Preschool separation anxiety can be heartrending for parents, leaving them feeling powerless to soothe their kids' fears. Don't worry, though, there are things you can do to ease your child's mind and make the transition smooth and relatively painfree.
Causes of Preschool Separation Anxiety
Separation anxiety, though stressful, is a normal part of child development. Just as babies go through stages of fear and anxiety, so do older kids. Although typical separation anxiety generally disappears between ages two and three, it is normal for a child to be nervous about being in a new situation with unfamiliar people. If your child is fearful about being away from home and family for the first time, this just means she has formed a strong, healthy attachment. Children many experience temporary anxiety in the following situations:
- Being in a new daycare situation
- Starting school
- Going to sleepovers or playdates without parents
- Going to camp
If your child suddenly develops separation anxiety in an already familiar environment, that could be cause for concern. If, for example, your child previously enjoyed her preschool class, but suddenly acts fearful and clingy at the prospect of going, that is something you need to investigate. While this could still be a normal part of development, it could also be a sign that your child is suddenly unhappy at school or daycare. In this case, it is important to find out if your child is afraid of a particular person, which could be a sign of child abuse, or is having some other problem away from home. Assuming she isn't being abused, neglected, or bullied, there are things you can do to ease her anxiety.

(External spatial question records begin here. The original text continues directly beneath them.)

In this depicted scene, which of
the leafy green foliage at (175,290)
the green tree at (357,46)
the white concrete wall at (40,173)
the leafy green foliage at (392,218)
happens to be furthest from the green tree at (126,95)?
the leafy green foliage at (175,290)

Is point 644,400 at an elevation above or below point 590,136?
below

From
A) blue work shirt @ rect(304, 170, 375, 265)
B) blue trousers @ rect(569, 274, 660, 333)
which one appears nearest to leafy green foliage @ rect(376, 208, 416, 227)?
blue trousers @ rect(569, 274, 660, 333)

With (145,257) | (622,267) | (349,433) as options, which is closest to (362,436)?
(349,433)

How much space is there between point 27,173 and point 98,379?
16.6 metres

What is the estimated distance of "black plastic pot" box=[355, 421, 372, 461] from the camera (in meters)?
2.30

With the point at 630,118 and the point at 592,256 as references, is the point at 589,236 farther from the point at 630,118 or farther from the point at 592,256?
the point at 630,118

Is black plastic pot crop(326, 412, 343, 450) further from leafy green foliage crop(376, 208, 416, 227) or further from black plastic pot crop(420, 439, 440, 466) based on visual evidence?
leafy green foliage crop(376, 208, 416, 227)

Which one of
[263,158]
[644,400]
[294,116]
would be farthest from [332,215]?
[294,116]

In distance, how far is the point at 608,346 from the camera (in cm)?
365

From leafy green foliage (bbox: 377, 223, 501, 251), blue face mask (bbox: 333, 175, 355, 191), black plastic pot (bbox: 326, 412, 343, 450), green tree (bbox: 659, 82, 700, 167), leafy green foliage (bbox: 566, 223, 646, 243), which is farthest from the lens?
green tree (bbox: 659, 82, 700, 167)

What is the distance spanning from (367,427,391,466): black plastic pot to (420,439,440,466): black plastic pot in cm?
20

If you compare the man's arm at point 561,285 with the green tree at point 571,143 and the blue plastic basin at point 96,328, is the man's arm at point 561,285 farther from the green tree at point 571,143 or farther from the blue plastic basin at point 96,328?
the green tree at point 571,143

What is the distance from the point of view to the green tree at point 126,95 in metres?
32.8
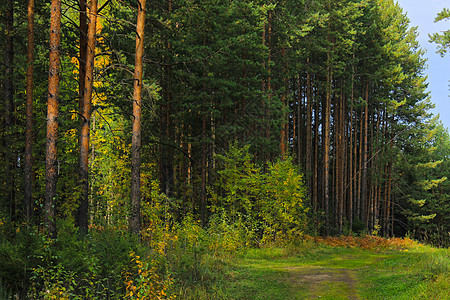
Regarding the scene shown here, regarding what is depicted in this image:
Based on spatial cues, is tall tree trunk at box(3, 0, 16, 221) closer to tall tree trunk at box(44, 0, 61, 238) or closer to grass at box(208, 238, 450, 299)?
tall tree trunk at box(44, 0, 61, 238)

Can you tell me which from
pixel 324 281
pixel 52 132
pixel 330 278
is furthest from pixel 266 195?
pixel 52 132

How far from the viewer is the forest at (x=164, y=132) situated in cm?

Many children are afraid of being abandoned. For a lot of preschoolers, the greatest fear is that their beloved adults will suddenly disappear. It is important for your preschooler to realize that you will always come back for her. When you drop her off, tell her exactly when you'll return. If she has no concept of time, you can say something like, "I'll be back after naptime." After a few days, she will come to trust that you really will pick her up each and every day.

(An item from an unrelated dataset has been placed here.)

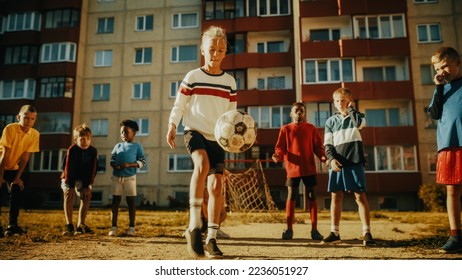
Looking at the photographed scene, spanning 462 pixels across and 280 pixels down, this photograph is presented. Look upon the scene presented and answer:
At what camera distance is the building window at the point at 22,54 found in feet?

It is also important to make sure that she is well-rested and well-nourished. When a child is sleepy, hungry, and cranky, all other anxieties are naturally heightened. Your child should have a good night's sleep and a nourishing breakfast prior to being dropped off.
Prepare for Separation
If possible, prepare your child ahead of time by taking her to visit the new environment. Let her talk to teachers, babysitters, or other caregivers. If she can spend some time in the daycare or school before her official start day, that can go a long way towards easing anxiety. Spending time with the other kids and seeing that they are enjoying themselves can help her understand that this is a positive change.
Other Ways to Help
Here are other things you can do to ease separation anxiety:
- Reward your child for tantrum-free drop-offs
- Do not punish, ridicule, or discipline your child for her fear
- Do not get emotional at drop-off time
- If the daycare or preschool allows, let your child take a special item from home
- Do not reward the tantrums by giving excessive attention or affection
- Keep good-byes short and simple
When to Worry
Although a short period of anxiety is perfectly normal, it can be taken to extremes. If you find that your child's anxiety hasn't lessened after a couple of weeks, that can be cause for concern. Ask the teacher how long the crying spells last. If the tears dry up within minutes of your departure, your child is likely fine. Some kids continue to cry for a few minutes at good-bye all the way through kindergarten. If, however, your child remains at a high level of upset for most of the day, that could signal a more serious situation.